====== EXCERPTED DATA ======

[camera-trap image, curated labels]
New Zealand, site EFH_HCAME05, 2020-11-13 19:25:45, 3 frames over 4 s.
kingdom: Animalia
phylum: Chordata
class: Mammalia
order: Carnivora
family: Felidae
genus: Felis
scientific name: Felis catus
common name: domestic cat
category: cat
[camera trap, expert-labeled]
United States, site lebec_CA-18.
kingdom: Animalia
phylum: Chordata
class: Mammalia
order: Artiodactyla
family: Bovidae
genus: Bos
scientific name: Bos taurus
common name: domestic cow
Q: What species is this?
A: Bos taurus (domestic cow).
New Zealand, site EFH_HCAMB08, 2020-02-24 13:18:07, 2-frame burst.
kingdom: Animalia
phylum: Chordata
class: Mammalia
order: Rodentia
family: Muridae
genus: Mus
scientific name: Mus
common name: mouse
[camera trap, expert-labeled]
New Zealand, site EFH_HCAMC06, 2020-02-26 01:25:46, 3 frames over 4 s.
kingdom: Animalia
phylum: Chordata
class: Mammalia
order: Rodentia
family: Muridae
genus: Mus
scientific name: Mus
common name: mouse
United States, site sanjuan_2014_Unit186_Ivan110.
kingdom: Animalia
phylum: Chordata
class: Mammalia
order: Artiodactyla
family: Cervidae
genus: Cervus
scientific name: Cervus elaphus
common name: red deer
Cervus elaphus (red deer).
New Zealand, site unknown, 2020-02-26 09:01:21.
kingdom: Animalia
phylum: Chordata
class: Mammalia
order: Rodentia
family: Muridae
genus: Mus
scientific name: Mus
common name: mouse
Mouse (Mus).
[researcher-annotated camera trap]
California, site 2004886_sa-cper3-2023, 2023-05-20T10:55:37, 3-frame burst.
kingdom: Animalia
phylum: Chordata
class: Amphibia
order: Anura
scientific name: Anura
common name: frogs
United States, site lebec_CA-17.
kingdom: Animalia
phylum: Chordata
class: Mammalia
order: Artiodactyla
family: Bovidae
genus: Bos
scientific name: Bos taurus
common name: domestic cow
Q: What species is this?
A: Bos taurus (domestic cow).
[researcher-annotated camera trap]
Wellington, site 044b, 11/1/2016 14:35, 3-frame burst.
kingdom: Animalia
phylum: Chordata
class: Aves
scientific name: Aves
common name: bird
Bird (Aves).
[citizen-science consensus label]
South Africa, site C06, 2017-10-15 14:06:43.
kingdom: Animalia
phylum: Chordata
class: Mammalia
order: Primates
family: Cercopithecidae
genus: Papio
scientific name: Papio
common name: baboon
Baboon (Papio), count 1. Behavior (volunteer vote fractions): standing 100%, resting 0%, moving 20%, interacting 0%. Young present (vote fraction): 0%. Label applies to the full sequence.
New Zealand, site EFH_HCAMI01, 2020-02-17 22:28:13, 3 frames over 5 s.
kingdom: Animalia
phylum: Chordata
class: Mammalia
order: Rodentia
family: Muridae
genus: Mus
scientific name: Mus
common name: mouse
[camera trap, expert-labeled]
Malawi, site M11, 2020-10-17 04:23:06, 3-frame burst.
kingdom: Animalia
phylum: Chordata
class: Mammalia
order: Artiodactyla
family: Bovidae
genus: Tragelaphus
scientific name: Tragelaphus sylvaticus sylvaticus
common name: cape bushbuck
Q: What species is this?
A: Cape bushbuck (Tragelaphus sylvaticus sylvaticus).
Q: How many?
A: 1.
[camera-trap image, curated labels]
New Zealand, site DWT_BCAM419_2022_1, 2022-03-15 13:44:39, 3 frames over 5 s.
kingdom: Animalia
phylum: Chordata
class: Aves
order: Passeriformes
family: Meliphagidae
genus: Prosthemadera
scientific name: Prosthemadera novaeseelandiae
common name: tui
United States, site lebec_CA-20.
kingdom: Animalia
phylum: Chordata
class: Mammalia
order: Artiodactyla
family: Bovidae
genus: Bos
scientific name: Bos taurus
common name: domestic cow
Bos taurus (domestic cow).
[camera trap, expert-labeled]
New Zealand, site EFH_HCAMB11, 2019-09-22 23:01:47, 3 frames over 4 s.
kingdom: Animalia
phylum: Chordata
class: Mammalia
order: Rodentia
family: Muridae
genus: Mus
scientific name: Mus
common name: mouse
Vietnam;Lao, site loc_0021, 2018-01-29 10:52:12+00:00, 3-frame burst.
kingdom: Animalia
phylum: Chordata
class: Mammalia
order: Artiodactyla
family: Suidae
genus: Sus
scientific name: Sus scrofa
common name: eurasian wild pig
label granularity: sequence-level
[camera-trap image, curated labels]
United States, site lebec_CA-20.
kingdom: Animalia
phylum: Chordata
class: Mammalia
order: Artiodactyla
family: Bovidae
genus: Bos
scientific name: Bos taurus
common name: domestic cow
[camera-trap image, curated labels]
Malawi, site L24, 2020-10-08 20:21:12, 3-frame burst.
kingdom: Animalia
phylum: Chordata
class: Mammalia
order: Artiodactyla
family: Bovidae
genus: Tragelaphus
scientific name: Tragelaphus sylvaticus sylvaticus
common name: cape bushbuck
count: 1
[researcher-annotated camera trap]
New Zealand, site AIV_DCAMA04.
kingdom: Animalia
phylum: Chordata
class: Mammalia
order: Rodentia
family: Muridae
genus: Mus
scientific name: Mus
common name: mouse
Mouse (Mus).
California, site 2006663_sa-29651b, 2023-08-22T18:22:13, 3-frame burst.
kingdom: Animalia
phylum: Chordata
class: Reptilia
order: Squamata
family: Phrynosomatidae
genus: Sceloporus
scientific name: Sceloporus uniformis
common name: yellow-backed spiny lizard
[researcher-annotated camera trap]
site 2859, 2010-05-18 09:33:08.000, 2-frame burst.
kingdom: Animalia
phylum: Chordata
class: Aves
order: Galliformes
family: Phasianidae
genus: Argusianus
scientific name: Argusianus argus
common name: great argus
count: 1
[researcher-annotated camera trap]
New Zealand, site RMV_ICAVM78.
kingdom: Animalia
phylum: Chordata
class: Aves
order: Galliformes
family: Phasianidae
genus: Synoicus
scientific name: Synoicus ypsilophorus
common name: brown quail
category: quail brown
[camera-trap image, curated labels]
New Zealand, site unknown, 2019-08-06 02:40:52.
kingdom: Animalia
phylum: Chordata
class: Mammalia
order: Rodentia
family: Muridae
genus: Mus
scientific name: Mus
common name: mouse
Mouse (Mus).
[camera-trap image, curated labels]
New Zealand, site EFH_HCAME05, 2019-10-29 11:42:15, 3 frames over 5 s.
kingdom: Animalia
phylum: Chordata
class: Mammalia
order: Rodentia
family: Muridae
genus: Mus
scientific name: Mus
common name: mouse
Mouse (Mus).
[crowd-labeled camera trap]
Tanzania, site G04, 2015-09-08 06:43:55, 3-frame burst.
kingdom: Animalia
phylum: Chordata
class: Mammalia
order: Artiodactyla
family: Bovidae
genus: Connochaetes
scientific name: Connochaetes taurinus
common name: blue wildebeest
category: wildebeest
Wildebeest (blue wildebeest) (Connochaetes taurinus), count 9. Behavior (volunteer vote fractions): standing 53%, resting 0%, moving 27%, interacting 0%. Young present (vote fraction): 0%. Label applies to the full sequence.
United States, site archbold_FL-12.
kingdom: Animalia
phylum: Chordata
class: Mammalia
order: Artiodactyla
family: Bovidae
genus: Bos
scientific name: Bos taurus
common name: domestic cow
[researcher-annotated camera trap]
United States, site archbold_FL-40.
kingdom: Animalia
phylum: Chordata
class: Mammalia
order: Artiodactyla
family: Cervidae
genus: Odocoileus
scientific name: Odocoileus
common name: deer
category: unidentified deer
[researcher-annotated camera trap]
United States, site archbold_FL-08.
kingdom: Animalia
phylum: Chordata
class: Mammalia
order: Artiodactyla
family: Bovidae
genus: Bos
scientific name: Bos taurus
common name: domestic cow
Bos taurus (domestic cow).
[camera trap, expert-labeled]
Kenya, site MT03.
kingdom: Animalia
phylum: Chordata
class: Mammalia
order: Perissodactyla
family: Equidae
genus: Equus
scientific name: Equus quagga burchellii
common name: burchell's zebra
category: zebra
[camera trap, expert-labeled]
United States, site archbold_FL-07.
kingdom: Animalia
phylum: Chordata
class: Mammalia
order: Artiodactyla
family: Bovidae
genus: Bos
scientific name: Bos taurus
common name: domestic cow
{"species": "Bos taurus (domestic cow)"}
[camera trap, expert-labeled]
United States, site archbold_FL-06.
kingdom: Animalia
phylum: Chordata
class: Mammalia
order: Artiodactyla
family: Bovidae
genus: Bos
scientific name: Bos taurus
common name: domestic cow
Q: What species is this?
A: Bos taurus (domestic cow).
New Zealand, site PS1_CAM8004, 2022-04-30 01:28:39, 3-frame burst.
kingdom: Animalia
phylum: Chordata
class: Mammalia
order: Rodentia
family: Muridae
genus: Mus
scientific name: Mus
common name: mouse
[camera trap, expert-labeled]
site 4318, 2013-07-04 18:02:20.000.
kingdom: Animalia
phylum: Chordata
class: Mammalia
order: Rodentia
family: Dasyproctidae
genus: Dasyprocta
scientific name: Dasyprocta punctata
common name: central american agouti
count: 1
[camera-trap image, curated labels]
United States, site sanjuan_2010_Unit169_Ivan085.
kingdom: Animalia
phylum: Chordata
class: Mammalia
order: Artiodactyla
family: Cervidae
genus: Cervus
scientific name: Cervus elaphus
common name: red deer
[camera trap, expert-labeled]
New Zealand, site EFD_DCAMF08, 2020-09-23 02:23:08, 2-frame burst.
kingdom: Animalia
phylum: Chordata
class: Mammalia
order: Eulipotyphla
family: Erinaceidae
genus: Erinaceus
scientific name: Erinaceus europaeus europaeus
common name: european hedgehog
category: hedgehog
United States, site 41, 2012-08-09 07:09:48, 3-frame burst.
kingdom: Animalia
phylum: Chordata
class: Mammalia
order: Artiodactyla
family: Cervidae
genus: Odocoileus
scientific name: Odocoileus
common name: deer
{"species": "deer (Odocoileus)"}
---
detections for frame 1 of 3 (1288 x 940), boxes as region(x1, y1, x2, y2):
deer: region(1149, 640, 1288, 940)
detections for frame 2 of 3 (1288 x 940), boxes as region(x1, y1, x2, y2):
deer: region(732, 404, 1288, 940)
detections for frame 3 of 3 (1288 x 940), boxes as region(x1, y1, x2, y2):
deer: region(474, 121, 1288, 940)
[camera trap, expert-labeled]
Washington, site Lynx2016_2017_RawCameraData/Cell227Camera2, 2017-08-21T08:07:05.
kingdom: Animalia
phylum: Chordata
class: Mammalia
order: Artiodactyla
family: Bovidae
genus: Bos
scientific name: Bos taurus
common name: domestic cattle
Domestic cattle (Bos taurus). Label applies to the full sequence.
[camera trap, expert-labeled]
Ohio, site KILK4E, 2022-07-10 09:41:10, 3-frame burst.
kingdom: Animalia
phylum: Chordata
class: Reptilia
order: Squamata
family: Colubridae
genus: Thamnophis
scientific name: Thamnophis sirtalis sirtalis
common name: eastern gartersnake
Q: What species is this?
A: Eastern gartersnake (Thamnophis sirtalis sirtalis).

======

* REQUIREMENT: Within the listing above, filter for lines holding the string "Malawi" and copy each one.

* OUTPUT OF THE TASK:
Malawi, site M11, 2020-10-17 04:23:06, 3-frame burst.
Malawi, site L24, 2020-10-08 20:21:12, 3-frame burst.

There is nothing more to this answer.